→ Recorded information:
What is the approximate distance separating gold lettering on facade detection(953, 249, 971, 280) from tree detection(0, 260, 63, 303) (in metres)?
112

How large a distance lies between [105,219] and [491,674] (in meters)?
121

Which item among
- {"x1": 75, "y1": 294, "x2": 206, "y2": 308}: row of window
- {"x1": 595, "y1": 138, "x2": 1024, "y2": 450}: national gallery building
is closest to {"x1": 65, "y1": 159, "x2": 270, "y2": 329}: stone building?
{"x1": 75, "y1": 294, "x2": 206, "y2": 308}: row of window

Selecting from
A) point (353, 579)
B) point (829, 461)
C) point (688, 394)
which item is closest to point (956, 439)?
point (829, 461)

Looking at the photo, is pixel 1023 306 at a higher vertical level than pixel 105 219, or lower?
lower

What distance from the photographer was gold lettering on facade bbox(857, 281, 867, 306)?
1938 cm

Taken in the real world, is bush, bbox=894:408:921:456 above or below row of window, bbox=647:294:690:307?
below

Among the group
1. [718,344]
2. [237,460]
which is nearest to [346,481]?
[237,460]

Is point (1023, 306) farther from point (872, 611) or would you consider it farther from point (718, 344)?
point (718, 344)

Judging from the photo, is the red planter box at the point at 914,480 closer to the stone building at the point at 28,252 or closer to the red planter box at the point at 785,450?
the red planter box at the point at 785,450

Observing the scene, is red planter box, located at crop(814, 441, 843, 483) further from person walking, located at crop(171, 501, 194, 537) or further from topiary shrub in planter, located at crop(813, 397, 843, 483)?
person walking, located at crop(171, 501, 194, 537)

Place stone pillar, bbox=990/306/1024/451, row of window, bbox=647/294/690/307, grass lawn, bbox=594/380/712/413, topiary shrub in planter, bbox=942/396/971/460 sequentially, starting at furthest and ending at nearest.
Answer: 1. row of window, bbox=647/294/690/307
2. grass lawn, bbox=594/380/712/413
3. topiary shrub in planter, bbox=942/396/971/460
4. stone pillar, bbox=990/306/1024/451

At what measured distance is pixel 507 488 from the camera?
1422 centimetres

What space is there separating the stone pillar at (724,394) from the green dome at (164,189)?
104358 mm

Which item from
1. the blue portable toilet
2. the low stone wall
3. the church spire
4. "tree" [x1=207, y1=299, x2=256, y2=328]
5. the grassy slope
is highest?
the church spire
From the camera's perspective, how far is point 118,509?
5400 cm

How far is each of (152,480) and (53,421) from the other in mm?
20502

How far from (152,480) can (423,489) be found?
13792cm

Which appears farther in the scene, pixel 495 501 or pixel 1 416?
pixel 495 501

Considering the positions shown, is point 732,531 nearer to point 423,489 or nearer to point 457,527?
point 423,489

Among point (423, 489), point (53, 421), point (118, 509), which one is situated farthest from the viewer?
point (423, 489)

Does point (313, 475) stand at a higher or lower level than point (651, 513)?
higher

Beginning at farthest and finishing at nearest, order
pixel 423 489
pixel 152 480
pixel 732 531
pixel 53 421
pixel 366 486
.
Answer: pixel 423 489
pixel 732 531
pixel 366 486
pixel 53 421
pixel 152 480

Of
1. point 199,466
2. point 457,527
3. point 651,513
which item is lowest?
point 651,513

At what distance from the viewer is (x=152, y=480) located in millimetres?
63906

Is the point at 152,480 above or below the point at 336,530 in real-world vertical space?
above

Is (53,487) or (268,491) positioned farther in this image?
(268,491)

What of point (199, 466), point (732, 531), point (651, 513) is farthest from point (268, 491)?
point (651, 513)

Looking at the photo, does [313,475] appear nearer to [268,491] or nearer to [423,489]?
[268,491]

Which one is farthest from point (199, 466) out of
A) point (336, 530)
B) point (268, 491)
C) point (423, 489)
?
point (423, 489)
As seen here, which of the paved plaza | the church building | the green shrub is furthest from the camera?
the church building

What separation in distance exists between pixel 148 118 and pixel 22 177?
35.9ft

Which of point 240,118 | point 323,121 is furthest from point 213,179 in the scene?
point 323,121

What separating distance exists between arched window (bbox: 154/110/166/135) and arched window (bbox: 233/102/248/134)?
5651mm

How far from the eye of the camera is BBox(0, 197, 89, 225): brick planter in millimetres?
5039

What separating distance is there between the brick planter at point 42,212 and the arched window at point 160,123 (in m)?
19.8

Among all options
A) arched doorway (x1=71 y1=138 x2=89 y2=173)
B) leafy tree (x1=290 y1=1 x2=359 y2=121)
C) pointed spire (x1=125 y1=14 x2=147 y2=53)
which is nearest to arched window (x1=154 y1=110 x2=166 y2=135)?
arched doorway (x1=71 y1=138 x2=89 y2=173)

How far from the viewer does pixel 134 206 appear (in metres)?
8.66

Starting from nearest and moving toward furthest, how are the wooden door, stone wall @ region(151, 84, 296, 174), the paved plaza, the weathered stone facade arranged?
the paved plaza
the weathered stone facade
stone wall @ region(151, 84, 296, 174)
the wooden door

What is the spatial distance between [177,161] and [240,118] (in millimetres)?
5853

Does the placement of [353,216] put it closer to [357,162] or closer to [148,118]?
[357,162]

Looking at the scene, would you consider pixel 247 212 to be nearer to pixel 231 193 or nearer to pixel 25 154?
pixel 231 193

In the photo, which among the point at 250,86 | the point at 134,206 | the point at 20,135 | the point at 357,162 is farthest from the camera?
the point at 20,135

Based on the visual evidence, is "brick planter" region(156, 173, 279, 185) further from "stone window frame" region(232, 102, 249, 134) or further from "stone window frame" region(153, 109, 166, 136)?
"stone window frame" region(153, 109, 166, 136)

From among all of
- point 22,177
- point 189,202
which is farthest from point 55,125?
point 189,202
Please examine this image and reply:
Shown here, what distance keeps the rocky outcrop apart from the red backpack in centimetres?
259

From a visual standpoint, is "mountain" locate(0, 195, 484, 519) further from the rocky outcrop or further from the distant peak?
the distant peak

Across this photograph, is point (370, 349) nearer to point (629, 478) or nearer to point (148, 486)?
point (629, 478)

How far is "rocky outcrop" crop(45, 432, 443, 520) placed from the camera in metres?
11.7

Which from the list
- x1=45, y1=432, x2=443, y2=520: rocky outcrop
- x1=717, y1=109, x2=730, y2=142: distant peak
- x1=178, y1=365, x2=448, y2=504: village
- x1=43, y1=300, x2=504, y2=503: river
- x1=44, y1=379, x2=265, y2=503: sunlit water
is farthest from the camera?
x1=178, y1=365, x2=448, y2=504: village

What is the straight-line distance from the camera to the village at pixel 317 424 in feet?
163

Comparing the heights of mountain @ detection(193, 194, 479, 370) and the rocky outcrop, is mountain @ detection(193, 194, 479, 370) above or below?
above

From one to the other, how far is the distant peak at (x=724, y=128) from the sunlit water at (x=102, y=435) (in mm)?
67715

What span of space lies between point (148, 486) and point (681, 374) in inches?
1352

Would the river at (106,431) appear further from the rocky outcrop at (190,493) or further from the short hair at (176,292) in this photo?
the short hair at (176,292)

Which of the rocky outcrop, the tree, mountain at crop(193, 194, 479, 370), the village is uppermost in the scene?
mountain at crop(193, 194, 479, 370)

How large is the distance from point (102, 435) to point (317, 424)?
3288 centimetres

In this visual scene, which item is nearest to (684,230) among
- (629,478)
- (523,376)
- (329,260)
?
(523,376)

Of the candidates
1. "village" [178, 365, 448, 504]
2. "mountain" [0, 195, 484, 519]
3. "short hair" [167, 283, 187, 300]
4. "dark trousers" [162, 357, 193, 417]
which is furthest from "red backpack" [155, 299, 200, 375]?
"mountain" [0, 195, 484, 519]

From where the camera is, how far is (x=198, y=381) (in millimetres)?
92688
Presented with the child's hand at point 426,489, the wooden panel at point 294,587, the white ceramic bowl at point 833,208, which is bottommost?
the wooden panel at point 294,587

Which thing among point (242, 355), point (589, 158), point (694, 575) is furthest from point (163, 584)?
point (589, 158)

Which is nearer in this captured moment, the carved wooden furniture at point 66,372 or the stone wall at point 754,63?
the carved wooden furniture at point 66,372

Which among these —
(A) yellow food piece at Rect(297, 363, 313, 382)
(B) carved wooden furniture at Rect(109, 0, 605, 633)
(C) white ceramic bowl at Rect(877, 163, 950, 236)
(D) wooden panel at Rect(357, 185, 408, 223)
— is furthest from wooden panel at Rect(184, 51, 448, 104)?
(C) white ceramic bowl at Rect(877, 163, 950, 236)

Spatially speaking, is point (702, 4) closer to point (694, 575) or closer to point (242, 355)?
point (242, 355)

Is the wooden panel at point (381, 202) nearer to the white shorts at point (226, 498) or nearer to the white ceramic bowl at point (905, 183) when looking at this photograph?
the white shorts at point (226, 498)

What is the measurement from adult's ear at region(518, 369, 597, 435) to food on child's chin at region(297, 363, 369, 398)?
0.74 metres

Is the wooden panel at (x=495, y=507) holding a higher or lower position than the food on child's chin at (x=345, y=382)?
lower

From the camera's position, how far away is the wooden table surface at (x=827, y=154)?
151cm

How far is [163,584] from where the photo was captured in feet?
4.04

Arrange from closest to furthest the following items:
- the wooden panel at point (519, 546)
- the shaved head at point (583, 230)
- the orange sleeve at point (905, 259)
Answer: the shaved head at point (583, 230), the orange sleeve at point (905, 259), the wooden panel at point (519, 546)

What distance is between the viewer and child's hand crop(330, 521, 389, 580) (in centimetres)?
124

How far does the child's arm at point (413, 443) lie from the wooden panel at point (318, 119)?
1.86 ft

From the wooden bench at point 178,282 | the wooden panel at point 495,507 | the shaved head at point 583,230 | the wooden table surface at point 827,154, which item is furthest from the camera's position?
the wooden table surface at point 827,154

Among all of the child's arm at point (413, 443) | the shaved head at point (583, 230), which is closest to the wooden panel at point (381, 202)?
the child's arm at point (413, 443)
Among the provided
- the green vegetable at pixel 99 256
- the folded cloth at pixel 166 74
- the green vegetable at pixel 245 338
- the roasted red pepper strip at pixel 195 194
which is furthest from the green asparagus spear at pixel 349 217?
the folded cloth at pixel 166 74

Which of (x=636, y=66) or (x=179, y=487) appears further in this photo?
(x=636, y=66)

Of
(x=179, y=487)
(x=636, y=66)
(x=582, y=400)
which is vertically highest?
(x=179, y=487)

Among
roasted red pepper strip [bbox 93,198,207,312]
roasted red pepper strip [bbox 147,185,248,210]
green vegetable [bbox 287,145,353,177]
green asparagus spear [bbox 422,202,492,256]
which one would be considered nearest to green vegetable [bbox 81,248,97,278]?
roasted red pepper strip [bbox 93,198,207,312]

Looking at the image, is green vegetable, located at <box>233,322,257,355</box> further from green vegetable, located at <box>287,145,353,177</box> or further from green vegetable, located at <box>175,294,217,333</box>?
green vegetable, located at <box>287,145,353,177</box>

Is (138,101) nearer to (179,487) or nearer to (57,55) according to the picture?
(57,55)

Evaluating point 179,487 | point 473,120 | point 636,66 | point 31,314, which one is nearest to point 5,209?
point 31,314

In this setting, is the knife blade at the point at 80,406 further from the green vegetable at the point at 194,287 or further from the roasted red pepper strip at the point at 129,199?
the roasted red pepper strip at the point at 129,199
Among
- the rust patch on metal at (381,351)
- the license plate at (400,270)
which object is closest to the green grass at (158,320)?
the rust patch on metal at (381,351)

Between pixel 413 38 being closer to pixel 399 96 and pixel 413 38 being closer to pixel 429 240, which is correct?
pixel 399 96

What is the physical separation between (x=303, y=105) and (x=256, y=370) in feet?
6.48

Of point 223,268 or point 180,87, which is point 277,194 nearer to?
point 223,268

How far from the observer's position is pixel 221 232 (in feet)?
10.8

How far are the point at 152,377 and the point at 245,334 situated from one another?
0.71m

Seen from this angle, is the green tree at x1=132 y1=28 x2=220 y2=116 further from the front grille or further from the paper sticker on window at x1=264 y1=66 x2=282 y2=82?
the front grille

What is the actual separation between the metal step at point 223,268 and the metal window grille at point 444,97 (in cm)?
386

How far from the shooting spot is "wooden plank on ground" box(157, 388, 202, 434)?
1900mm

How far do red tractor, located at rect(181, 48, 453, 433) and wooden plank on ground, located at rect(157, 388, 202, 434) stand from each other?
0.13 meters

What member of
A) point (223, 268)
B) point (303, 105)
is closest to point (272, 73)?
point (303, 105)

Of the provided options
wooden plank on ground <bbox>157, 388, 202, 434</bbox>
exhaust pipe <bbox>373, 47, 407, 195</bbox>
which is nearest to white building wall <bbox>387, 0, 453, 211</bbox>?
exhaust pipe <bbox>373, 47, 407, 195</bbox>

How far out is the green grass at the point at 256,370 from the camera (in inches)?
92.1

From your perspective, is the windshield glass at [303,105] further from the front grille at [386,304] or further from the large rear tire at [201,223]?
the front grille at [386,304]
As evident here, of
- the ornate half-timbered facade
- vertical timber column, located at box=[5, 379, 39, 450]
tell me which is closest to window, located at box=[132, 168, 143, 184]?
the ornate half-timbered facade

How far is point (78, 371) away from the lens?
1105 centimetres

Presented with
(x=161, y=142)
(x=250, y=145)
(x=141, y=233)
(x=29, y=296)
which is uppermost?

→ Task details:
Starting at the line that contains "How far out", repeat each line exactly through the last one in the listing. Include both of those lines and nothing more.

→ Answer to this task:
How far out is the green grass at the point at 256,370 from the camera (in inches)?
92.1

From your perspective, is the windshield glass at [303,105] further from the front grille at [386,304] or further from the large rear tire at [201,223]?
the front grille at [386,304]
As evident here, of
- the ornate half-timbered facade
- vertical timber column, located at box=[5, 379, 39, 450]
tell me which is closest to window, located at box=[132, 168, 143, 184]?
the ornate half-timbered facade

How far is point (78, 371) away from the lens?
1105 centimetres

Presented with
(x=161, y=142)
(x=250, y=145)
(x=141, y=233)
(x=29, y=296)
which is uppermost?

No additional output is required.